Elles ne se connaissaient pas il y a trois mois. Le conflit  les a réunies. Yuliya et Katarina, ces deux mamans ont fui l’Ukraine pour sauver leurs filles atteintes de cancer. Il aura fallu un long périple, beaucoup de solidarité et finalement un peu de chance pour qu’elles se retrouvent dans notre hôpital pour enfants malades de Margency, dans le Val-d’Oise. Témoignages.

L’une tient sa fille sur ses genoux. L’autre a posé sa main sur la jambe de la sienne, et réciproquement. On les sent soudées. Fusionnelles.
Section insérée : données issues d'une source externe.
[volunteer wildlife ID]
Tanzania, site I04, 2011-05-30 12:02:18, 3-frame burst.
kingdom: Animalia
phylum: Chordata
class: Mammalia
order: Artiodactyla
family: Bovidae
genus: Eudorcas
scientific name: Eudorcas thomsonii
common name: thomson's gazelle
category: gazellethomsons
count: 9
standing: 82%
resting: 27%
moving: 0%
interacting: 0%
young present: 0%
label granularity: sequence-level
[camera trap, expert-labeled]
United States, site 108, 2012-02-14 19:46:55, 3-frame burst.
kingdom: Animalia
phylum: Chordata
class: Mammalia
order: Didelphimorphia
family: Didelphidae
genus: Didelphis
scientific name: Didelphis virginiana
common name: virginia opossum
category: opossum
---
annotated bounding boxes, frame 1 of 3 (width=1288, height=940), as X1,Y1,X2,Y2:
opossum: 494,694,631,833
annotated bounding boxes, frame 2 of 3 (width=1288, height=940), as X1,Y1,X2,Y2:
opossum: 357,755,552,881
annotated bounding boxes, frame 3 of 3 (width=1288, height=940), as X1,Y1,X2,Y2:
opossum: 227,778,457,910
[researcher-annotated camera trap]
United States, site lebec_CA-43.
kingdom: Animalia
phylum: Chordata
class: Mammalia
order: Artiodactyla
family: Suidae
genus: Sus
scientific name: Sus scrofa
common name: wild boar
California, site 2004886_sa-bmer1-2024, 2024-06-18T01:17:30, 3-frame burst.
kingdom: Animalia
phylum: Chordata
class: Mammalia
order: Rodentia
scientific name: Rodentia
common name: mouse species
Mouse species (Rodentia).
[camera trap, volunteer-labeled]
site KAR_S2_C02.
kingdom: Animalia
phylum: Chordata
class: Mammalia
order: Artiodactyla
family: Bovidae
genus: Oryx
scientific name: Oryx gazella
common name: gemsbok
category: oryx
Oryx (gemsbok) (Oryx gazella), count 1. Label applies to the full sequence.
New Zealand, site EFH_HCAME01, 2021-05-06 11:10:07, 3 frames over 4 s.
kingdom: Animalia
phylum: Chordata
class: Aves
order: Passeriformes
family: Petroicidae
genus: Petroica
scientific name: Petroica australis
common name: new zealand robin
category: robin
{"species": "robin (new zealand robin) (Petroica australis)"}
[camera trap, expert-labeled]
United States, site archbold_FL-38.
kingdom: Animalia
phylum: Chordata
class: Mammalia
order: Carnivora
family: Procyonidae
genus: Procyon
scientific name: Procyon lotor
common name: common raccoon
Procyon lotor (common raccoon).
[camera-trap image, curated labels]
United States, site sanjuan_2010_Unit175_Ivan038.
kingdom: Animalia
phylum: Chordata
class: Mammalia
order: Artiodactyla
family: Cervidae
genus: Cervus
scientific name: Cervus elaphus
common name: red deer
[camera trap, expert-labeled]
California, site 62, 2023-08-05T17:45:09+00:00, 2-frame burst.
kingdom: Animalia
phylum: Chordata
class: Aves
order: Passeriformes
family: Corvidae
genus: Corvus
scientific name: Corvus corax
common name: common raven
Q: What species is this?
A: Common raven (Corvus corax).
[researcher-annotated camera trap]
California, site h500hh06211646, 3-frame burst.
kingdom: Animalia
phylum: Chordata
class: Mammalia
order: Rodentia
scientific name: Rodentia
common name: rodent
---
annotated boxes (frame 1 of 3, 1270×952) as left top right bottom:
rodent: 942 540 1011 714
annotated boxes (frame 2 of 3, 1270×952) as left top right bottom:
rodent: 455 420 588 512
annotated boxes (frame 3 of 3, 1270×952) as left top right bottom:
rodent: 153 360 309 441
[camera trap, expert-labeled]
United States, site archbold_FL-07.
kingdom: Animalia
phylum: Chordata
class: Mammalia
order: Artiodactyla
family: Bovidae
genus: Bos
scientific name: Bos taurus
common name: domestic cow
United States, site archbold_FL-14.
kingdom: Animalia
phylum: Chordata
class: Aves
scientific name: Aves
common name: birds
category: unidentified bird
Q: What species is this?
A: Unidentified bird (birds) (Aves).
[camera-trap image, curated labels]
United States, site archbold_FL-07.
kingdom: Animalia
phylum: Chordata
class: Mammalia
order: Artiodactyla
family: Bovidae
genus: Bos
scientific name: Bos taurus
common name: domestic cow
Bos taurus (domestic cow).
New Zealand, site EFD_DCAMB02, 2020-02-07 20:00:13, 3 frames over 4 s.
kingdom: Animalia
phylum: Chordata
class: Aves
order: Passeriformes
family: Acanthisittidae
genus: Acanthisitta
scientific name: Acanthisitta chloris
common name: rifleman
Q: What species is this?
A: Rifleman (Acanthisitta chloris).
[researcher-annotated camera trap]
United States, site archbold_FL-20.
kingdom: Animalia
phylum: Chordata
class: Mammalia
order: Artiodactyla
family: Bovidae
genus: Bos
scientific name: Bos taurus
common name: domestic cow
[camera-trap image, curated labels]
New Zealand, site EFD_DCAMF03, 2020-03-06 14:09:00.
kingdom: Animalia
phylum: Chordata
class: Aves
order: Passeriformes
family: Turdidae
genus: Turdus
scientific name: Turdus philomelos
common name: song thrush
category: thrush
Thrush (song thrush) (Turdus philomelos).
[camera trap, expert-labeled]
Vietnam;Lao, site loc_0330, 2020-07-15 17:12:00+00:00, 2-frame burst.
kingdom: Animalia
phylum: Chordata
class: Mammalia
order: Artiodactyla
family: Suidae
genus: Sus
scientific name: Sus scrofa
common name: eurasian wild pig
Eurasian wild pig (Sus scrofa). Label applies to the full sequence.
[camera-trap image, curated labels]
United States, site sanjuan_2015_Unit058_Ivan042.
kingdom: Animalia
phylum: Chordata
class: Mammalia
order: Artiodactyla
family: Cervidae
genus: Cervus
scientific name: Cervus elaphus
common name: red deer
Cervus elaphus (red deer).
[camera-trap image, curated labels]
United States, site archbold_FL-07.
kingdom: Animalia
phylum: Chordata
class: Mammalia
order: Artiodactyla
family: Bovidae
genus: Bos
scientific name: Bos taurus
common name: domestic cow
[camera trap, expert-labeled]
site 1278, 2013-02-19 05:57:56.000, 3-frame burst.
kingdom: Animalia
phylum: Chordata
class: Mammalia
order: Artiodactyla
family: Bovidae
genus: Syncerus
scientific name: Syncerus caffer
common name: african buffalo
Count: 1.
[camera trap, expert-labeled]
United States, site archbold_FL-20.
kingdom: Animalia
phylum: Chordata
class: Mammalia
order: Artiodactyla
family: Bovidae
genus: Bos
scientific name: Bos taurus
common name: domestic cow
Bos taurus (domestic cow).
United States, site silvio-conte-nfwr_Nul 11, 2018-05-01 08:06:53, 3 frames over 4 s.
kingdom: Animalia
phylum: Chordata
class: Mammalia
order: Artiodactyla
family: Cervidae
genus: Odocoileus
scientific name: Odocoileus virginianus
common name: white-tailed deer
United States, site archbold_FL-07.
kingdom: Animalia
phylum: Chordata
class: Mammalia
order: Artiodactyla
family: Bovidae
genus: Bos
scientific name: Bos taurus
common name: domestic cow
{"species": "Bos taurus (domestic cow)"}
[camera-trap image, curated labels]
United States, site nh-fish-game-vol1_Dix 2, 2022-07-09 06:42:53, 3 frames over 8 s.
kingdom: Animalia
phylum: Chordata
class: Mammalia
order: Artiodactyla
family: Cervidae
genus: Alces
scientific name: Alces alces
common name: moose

Leur histoire est difficile et le miracle, proportionnel aux risques encourus pour arriver jusqu’ici. Yuliya a 28 ans et sa fille Paulina, bientôt 5. Toutes deux vivaient à Dnipro, proche du Donbass, avec le papa, resté en Ukraine. « La ville était plutôt épargnée, relate Yuliya, mais l’hôpital nous a prévenus qu’il serait compliqué de poursuivre les traitements de Paulina qui souffre de leucémie, car les médicaments allaient manquer ». C’est là que la Fondation Tabletochki intervient. Spécialisée dans l’aide aux enfants atteints de cancer en Ukraine, elle leur assure le transfert de Lviv, ville proche de la frontière polonaise, vers la France. Encore faut-il y parvenir. Yuliya part de Dnipro en bus. D’autres mamans et leurs enfants malades sont du voyage. Arrivés à bon port, tous embarquent à bord d’un avion affrété par la fondation. Cette évacuation d’enfants malades a pour nom opération Cigogne, mise en place depuis mars 2022 par le ministère de l’Europe et des Affaires étrangères français.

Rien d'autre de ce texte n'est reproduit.